● **Exercise details**
How many lines of the material below contain the word "options"? Case matters; reply with the number alone.

** Start of Data provided **

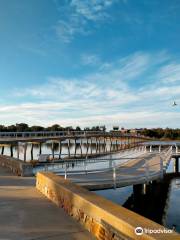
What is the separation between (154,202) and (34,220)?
1476 cm

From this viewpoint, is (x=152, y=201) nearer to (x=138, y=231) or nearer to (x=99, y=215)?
(x=99, y=215)

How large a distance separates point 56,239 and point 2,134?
147ft

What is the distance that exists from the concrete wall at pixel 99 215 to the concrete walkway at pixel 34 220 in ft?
0.59

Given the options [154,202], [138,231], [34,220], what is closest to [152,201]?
[154,202]

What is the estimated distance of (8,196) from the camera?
10117 mm

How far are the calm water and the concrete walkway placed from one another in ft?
26.7

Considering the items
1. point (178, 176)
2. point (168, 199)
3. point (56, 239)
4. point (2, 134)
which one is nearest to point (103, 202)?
point (56, 239)

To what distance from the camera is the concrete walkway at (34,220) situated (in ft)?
20.6

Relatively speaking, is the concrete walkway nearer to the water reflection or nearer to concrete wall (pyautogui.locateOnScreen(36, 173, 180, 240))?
concrete wall (pyautogui.locateOnScreen(36, 173, 180, 240))

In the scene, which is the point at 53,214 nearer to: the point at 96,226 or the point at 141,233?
the point at 96,226

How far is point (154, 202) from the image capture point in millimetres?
20891

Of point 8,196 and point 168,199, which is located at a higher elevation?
point 8,196

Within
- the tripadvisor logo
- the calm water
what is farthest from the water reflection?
the tripadvisor logo

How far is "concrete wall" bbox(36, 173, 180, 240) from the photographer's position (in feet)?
17.3
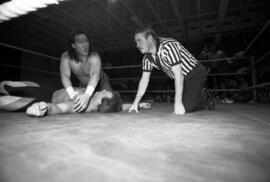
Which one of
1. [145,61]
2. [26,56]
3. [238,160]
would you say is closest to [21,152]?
[238,160]

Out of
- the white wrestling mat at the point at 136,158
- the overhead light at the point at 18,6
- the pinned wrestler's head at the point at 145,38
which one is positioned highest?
the overhead light at the point at 18,6

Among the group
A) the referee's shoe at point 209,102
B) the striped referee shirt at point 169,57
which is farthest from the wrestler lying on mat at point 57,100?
the referee's shoe at point 209,102

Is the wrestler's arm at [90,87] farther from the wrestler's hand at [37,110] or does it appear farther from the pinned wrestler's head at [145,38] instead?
the pinned wrestler's head at [145,38]

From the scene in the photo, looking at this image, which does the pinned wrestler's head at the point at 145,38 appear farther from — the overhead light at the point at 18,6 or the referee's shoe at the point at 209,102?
the overhead light at the point at 18,6

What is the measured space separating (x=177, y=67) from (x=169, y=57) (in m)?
0.11

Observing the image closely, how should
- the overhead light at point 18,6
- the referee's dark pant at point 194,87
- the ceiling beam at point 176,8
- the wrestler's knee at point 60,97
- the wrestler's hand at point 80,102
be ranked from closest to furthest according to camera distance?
the wrestler's hand at point 80,102 → the wrestler's knee at point 60,97 → the referee's dark pant at point 194,87 → the overhead light at point 18,6 → the ceiling beam at point 176,8

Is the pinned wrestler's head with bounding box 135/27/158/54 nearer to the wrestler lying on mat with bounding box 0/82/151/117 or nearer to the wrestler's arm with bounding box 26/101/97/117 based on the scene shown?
the wrestler lying on mat with bounding box 0/82/151/117

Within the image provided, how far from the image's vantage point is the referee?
1308 mm

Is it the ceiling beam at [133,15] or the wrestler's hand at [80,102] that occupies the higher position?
the ceiling beam at [133,15]

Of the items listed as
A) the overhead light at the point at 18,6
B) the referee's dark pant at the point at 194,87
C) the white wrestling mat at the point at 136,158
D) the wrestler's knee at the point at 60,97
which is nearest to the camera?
the white wrestling mat at the point at 136,158

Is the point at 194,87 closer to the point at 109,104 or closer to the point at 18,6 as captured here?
the point at 109,104

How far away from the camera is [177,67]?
1.30m

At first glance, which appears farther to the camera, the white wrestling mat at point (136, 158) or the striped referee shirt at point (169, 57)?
the striped referee shirt at point (169, 57)

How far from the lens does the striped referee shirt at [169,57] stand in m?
1.32
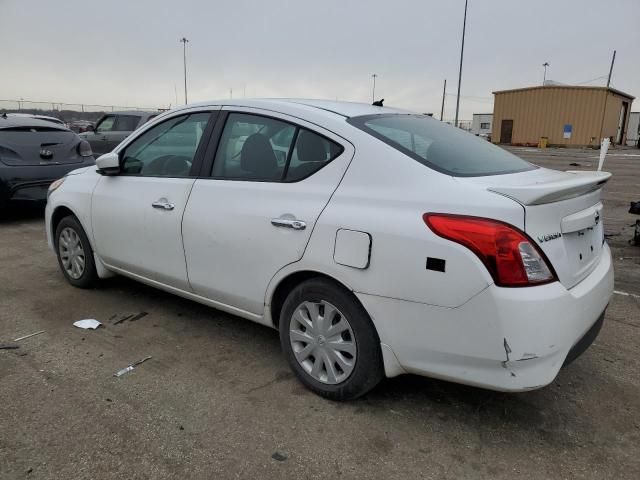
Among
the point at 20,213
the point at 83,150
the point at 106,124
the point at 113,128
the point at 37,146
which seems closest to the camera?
the point at 37,146

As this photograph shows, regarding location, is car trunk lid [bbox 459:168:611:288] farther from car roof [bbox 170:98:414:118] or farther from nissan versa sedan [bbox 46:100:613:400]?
car roof [bbox 170:98:414:118]

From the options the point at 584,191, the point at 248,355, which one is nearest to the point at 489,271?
the point at 584,191

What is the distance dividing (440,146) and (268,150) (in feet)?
3.25

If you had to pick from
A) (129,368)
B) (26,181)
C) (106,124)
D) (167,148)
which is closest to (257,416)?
(129,368)

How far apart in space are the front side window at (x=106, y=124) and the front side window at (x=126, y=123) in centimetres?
23

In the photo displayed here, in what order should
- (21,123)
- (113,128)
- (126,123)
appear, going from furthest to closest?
(113,128) → (126,123) → (21,123)

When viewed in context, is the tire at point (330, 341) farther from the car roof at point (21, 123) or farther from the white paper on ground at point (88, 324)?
the car roof at point (21, 123)

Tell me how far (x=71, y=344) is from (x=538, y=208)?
299cm

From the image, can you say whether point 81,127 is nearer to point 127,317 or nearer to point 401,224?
point 127,317

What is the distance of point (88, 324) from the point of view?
381 cm

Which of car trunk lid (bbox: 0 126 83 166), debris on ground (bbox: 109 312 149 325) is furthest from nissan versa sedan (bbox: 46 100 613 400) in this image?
car trunk lid (bbox: 0 126 83 166)

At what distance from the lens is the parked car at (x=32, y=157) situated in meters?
7.16

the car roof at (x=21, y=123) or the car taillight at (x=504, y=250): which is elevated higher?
the car roof at (x=21, y=123)

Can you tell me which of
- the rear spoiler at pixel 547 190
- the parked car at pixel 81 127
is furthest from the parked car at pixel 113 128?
the rear spoiler at pixel 547 190
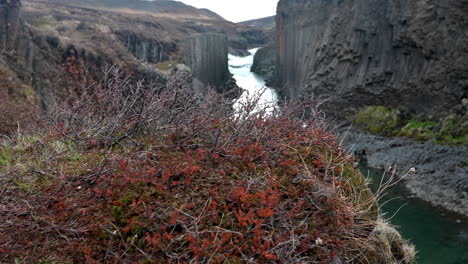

** End of Data provided **

● **Task output**
2